[Gene Polymorphism of 5, 10-methylenetetrahydrofolate reductase as a coronary risk factor].

Hyperhomocysteinemia has been identified as a possible risk factor for coronary artery disease. The association of the alanine/valine (A/V) polymorphism of 5, 10-methylenetetrahydrofolate reductase (MTHFR), one of the key enzymes catalyzing re-methylation of homocysteine, with coronary artery disease was examined in 362 Japanese males with a diagnosis of coronary artery disease confirmed with coronary angiography. The A/V polymorphism was analyzed with PCR followed by Hinf I digestion. The screening of 778 male volunteer controls revealed that the frequency of V allele in Japanese was 0.33, comparable to that in the French Canadian population. The VV genotype, which correlates with increased plasma homocysteine levels due to reduced activity and increased thermolability of this enzyme, was significantly more frequent in patients with coronary artery disease (15.7%, n = 362) than in controls (10.2%, n = 778; p = 0.0067).

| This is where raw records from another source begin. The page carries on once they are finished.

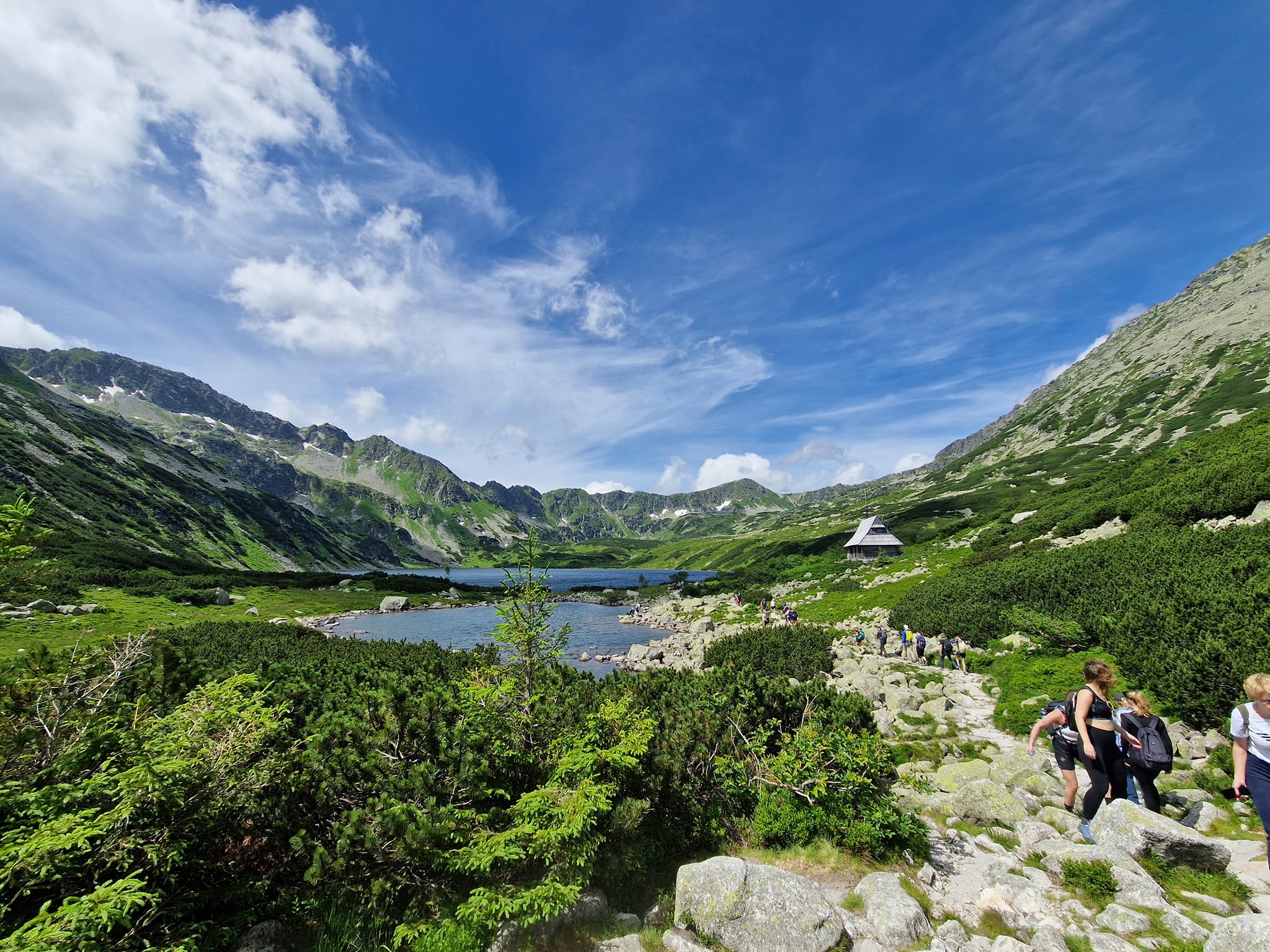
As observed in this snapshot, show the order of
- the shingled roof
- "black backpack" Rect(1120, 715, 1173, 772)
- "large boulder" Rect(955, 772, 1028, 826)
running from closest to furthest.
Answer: "black backpack" Rect(1120, 715, 1173, 772) < "large boulder" Rect(955, 772, 1028, 826) < the shingled roof

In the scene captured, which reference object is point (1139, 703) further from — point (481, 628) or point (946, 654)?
point (481, 628)

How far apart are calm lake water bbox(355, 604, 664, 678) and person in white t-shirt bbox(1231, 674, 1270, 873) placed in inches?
1378

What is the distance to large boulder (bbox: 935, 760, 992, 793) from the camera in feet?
37.2

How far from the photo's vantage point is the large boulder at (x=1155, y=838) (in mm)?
6898

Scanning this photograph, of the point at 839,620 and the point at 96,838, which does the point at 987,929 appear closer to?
the point at 96,838

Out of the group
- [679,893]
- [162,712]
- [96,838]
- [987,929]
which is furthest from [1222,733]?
[162,712]

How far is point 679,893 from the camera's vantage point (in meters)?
7.22

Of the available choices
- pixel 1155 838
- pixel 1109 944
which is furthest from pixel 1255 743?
pixel 1109 944

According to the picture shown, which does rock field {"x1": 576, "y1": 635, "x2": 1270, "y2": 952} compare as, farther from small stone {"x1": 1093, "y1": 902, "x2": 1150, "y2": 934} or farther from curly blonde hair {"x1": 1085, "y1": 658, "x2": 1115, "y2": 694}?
curly blonde hair {"x1": 1085, "y1": 658, "x2": 1115, "y2": 694}

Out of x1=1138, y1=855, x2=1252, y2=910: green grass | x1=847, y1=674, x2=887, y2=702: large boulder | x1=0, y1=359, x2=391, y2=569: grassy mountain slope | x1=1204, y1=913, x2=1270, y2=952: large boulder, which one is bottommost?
x1=847, y1=674, x2=887, y2=702: large boulder

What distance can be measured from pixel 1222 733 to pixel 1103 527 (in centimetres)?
2674

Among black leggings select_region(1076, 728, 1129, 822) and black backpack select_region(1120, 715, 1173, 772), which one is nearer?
black backpack select_region(1120, 715, 1173, 772)

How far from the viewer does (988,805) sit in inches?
379

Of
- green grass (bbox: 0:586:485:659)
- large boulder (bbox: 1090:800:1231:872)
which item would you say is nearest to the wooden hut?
large boulder (bbox: 1090:800:1231:872)
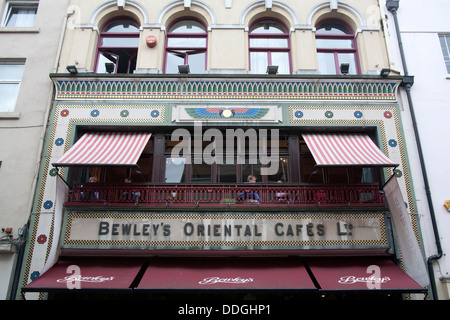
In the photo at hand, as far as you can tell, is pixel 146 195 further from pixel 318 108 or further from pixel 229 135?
pixel 318 108

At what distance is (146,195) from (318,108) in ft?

The association of the VV genotype with coronary artery disease was further increased in patients with > or = 99% stenotic lesion (p = 0.0010). In these patients, the frequency of the VV genotype was significantly higher in patients with triple-vessel disease (26%) than in patients with single- or double-vessel disease (15% and 14%, respectively). The fasting plasma homocysteine levels in VV subjects were higher than those in AV or AA subjects. The VV genotype of MTHFR associated with increased plasma homocysteine levels may represent an important genetic risk factor for coronary artery disease, especially with the occurrence of myocardial infarction.